Seit Jahren habe ich das Gefühl, dass das nicht mehr gut geht, aber irgendwie wurschteln sich die EZB und die Mitgliedsstaaten durch. Die Zinsen müssen mittelfristig runter – allein die Refinanzierungskosten der nächsten Jahre, gepaart mit dem schwachen Wachstum, erlauben es nicht anders. Was allerdings dann wieder mit den Inflationsraten passiert, steht auf einem anderen Stern. Das wird ein politischer Drahtseilakt, denn zu hohe Inflationsraten sind beste Wahlhilfe für die AfD.
Erschütternd ist auch, dass Sparbuch-Scholz, im Gegensatz zu den Österreichern, nicht die Gelegenheit genutzt hat, langfristig zu refinanzieren. Es lebe die Schwarze Null in Zeiten von Inflation…
Na, mal abwarten. Wenn die ZBs erst einmal beginnen, die Zinsen zu senken, geht das vermutlich in altbewährter Manier ziemlich zackig wieder gegen Null. Und dann ist der aktuelle Bond-Crash die Grundlage für den nächsten Bond-Boom.

[Einträge aus einer Sammlung]
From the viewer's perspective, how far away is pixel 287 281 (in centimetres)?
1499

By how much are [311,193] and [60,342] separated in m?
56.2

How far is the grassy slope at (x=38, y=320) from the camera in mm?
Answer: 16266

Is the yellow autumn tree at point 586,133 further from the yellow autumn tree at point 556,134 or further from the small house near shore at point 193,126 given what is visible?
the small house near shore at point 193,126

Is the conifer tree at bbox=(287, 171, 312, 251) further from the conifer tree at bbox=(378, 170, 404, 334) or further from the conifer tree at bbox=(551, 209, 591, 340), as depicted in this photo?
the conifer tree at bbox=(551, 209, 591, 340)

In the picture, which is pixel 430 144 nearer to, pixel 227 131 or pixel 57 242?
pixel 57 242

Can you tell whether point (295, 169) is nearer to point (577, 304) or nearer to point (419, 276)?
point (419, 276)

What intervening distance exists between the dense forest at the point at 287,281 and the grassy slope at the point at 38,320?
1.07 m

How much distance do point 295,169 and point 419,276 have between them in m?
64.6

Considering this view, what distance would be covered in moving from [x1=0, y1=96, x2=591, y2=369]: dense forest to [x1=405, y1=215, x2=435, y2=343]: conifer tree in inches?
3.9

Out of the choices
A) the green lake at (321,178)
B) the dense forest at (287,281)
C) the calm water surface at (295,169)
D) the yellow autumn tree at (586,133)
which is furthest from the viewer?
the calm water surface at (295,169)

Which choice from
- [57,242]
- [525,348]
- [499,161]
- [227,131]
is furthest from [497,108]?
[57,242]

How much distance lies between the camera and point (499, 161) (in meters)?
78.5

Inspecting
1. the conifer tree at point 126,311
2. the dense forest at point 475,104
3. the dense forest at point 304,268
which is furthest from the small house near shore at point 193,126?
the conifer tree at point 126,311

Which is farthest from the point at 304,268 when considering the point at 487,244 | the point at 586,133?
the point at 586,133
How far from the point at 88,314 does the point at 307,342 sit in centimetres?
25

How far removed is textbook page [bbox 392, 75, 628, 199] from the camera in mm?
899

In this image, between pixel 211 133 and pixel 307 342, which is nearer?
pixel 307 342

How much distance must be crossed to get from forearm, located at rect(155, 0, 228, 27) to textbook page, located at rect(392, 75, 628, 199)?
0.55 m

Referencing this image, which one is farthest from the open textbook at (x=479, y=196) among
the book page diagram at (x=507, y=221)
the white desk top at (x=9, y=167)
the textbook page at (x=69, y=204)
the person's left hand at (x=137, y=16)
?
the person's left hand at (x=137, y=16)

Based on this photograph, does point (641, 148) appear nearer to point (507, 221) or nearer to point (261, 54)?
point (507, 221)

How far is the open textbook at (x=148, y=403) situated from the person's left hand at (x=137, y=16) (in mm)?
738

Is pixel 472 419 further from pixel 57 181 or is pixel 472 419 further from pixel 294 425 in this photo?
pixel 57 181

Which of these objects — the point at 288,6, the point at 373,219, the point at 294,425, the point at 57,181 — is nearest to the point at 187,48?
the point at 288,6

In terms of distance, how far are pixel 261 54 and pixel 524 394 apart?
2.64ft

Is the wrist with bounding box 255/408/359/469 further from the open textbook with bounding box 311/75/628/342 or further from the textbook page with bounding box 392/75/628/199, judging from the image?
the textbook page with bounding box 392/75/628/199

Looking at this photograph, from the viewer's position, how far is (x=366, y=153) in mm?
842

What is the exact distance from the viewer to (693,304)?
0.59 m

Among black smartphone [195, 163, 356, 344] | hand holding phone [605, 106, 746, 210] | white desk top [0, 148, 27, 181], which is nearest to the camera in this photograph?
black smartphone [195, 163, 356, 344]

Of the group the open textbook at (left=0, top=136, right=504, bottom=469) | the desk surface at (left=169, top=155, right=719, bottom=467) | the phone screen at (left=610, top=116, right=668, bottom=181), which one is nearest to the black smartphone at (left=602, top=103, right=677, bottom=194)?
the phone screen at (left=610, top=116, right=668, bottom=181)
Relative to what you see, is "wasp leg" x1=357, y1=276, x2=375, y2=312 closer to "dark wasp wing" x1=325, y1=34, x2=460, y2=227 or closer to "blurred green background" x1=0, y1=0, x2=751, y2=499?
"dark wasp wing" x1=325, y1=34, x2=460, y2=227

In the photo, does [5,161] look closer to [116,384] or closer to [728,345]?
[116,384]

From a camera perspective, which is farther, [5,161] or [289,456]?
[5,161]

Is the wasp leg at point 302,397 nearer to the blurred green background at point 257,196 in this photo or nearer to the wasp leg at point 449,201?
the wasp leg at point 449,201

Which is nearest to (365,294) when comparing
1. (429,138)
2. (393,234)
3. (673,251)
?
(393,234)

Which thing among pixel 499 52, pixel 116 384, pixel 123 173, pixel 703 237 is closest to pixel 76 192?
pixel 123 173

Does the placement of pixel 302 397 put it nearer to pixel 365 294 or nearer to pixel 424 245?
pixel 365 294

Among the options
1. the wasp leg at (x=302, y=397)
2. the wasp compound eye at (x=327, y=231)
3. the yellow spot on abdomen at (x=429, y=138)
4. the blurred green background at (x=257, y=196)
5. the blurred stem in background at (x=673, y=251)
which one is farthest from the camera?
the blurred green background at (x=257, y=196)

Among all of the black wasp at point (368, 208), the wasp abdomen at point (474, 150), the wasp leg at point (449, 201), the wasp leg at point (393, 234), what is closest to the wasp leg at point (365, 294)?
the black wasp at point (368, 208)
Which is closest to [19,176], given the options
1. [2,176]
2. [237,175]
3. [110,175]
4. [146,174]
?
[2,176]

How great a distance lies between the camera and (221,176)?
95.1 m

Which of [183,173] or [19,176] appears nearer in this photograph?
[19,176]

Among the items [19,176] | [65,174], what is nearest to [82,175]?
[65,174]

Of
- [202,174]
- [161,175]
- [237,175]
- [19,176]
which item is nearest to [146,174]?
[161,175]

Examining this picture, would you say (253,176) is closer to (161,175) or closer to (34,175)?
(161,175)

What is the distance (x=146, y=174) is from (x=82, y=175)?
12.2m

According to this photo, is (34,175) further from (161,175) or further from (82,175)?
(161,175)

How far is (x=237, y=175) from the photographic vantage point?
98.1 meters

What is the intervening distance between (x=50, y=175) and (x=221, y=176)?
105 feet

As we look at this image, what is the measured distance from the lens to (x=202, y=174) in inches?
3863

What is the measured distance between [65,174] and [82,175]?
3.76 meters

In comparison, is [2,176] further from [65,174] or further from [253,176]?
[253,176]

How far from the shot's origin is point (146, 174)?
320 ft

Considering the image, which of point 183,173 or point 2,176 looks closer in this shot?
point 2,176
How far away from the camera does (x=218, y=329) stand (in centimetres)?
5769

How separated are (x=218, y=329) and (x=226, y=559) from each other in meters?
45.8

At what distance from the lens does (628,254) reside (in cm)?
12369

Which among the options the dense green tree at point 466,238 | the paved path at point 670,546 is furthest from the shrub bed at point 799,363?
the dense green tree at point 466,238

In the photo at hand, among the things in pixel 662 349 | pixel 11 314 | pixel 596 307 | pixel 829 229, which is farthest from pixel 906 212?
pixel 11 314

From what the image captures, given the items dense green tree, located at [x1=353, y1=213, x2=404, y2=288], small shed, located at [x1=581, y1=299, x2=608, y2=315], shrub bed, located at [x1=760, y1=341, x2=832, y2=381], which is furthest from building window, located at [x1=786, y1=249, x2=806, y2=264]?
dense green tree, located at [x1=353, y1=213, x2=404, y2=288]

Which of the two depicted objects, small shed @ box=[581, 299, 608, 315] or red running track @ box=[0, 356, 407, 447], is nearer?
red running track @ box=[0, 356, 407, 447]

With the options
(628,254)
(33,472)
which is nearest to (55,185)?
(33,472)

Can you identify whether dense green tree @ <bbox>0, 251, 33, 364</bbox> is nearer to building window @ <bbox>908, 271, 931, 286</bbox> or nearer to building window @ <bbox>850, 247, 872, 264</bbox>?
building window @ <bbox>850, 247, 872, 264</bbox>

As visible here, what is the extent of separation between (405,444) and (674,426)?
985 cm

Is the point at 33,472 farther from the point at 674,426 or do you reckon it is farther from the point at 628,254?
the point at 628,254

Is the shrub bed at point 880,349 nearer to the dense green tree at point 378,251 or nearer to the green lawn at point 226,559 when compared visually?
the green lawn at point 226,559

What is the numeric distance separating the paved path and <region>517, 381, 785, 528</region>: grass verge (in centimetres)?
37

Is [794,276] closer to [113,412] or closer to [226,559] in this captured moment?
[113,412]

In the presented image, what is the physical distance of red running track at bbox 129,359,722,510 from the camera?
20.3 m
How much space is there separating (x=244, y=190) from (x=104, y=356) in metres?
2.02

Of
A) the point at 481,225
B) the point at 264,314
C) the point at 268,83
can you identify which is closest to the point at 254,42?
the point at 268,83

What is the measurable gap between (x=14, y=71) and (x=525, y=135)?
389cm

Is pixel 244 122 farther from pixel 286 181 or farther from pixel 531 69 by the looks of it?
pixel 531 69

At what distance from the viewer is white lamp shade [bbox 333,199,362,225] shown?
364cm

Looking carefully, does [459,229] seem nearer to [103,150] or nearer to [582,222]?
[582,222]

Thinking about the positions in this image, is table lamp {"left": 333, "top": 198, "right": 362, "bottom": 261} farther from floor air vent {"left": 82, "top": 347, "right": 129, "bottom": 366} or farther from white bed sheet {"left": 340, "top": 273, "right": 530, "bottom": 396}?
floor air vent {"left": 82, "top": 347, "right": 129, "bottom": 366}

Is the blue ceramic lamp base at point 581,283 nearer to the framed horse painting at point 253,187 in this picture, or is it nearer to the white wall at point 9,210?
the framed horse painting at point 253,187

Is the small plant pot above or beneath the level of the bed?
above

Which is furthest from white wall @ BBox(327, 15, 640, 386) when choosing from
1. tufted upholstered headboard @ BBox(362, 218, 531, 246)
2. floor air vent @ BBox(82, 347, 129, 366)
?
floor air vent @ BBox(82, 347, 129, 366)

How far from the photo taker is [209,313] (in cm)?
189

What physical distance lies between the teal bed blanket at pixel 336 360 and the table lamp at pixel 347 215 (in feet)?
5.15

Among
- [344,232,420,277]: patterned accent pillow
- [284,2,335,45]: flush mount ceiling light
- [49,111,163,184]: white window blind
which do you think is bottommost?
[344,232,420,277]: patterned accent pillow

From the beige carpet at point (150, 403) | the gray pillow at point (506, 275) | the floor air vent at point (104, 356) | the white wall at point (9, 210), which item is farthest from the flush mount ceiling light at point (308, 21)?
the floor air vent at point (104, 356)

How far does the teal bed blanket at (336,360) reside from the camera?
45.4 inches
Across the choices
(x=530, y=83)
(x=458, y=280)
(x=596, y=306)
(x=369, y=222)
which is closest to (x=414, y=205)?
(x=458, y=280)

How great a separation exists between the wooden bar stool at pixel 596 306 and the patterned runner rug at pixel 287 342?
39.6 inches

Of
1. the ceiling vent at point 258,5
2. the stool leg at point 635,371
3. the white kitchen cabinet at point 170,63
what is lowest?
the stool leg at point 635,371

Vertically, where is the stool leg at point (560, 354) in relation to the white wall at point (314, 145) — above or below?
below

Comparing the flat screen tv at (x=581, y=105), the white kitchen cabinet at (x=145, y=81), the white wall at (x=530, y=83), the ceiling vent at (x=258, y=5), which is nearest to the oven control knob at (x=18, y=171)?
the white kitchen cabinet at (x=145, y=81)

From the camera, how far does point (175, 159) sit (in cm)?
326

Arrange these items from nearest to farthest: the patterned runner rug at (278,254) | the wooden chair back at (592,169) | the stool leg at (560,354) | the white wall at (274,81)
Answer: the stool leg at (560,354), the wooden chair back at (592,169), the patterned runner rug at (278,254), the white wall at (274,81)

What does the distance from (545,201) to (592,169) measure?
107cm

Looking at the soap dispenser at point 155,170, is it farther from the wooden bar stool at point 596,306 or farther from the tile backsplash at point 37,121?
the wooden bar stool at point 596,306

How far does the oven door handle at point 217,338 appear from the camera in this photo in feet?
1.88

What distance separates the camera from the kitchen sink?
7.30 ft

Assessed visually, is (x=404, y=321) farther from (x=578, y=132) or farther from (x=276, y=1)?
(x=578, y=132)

• Schriftliche Aufgabe 1:
Beantworte anhand des Textausschnitts über die Zinsen:
(a) Was sind zu hohe Inflationsraten für die AfD?
(b) Wer hat im Gegensatz zu Sparbuch-Scholz die Gelegenheit genutzt, langfristig zu refinanzieren?
(c) Wofür ist der aktuelle Bond-Crash die Grundlage?
• Schriftliche Aufgabe 2: Schreib die Einträge von der Zeile mit "What distance separates" bis zum Ende der Einträge, beide Enden eingeschlossen, vollständig ab. Addiere dabei 101 zu jeder Entfernung und jeder Koordinate in den Antworten.

• Antwort 1:
(a) Beste Wahlhilfe.
(b) Die Österreicher.
(c) Für den nächsten Bond-Boom.

• Antwort 2:
What distance separates the camera from the kitchen sink?
108.30 ft

Assessed visually, is (x=404, y=321) farther from (x=578, y=132) or farther from (x=276, y=1)?
(x=679, y=233)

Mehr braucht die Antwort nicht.